Eggs. A (Forgotten) Seasonal Food.

Eggs. A (Forgotten) Seasonal Food.

What came first, the egg or the factory-feed fed chicken?

The magnificent family farm egg void of feed, came first.

Chicken feed wasn’t invented until 1910, and only because the advent of industrial incubators (1900s) created the sudden problem of feeding too many chickens all at once, to produce eggs year round. But prior to incubators, chicken feed didn’t exist and eggs used to be available spring thru autumn, not 24/7/365. Thousands of incubator hatched chicks x 7 days x 52 weeks would now be fed how? And mature to (what) size? Bam. The need for feed, was born! Industrial grains, spent oils, chemicals (and soy today) replaced the pasture. Artificial indoor lighting and synthetic Vit D replaced the sun. And so eggs abound, 24/7/365. But before feed, (ancient) grains were for the family kitchen, not the flock. At best, homesteaders might have chopped clover hay to supplement a flock but bagged feed was nonexistent and neither were year-round eggs because hens lay eggs in tandem to sunlight!

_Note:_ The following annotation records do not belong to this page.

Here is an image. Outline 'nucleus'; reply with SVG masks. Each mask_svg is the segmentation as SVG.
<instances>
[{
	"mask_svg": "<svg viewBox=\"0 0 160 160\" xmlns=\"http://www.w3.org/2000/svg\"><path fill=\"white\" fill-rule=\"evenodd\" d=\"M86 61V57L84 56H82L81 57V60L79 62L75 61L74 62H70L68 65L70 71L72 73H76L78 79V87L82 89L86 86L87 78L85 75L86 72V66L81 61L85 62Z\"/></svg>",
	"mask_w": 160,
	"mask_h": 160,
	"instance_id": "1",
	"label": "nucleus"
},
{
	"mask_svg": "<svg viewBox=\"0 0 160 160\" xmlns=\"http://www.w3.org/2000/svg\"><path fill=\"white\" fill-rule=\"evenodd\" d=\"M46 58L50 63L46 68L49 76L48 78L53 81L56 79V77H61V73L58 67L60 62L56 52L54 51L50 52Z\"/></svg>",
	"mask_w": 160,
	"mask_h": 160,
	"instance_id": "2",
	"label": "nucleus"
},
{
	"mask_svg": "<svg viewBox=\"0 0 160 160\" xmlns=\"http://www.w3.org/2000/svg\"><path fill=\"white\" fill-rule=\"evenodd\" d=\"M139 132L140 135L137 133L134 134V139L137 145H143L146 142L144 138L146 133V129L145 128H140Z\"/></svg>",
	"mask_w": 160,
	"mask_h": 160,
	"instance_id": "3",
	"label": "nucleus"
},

During winter’s shorter daylight, pastured hens innately stop laying or decrease in egg laying because a hen’s eye takes its cue from the sun which stimulates her photoreceptive pineal gland to generate an egg; ergo less sunlight equals less or zero eggs. Pastured hens need 12-16 hours of sunshine, to generate one egg. Without sunlight, hens either don’t lay or give very few eggs. This was a boring but very acceptable fact of life for our ancestors. On the family homestead, flocks were practically self sufficient and roamed the pasture for phytonutrients (grass), scratched cow or horse manure pies for protein (worms, grubs), basked under the sun (Vit D), pecked sandy grit to digest grass properly (along with minerals & calcium) and on their own accord would frequently soil bathe to avoid mites or disease (instead of eating vaccinated, pelleted feed). A flock denied sunlight longterm becomes weak and dis-eased, and pellet feed is a major thumbs down but that’s another post...

Flocks also responded to all four seasons; early spring meant a few broody hens, by summer hatchlings were learning the pasture ropes trailing their mother's tail feathers, autumn meant molt, winter sent all the laying girls into respite. Even roosters curtailed their cockiness come winter. The flock instinctually produced in season, so people consumed eggs seasonally. It was even customary to save eggs come autumn by slathering shells with tallow/lard or to bury eggs in straw boxes under snow covered cellars, to preserve and ration eggs thru winter. And God help you bake a (modest) cake should you announce a Winter Wedding! That’s how limited eggs were come winter, and our nation was fine with eating eggs seasonally. Eggs were fewer, but far more nutritious.

Since our beginning (2006) we’ve been limited on eggs because heritage breeds gift 3-4 eggs e/wk vs prolific commodity breeds which lay an egg e/18-24 hrs. But come winter the flock goes on sabbatical and we have even fewer eggs. The current egg shortage in stores (virus or weird-feed related) is irrelevant to why we have such few dozens this time of year. It’s the most wonderful time of year for pastured hens and the flock is doing what is needed; hens hardly lay eggs, they lounge leisurely all day every day, their chicks are teenager pullets now so no need to be fussy helicopter-hen ’til spring, they’re primping their new full plume feathers and the roosters hardly care to prance for their attention! I mean really, what bliss to be a pastured hen right now clueless to the plethora of emails and phone calls we get this time of year, for eggs. It’s lovely not having eggs, because nothing in nature produces 24/7/365 and we wouldn’t have it any other way. We hope you appreciate this kind of small scale farming, and we hope you will be patient while we limit eggs to one dozen so that more families, can have some eggs.

Spring has come. It is brimming with copious amounts of splendid eggs. Enjoy them in season, like our grandparents did!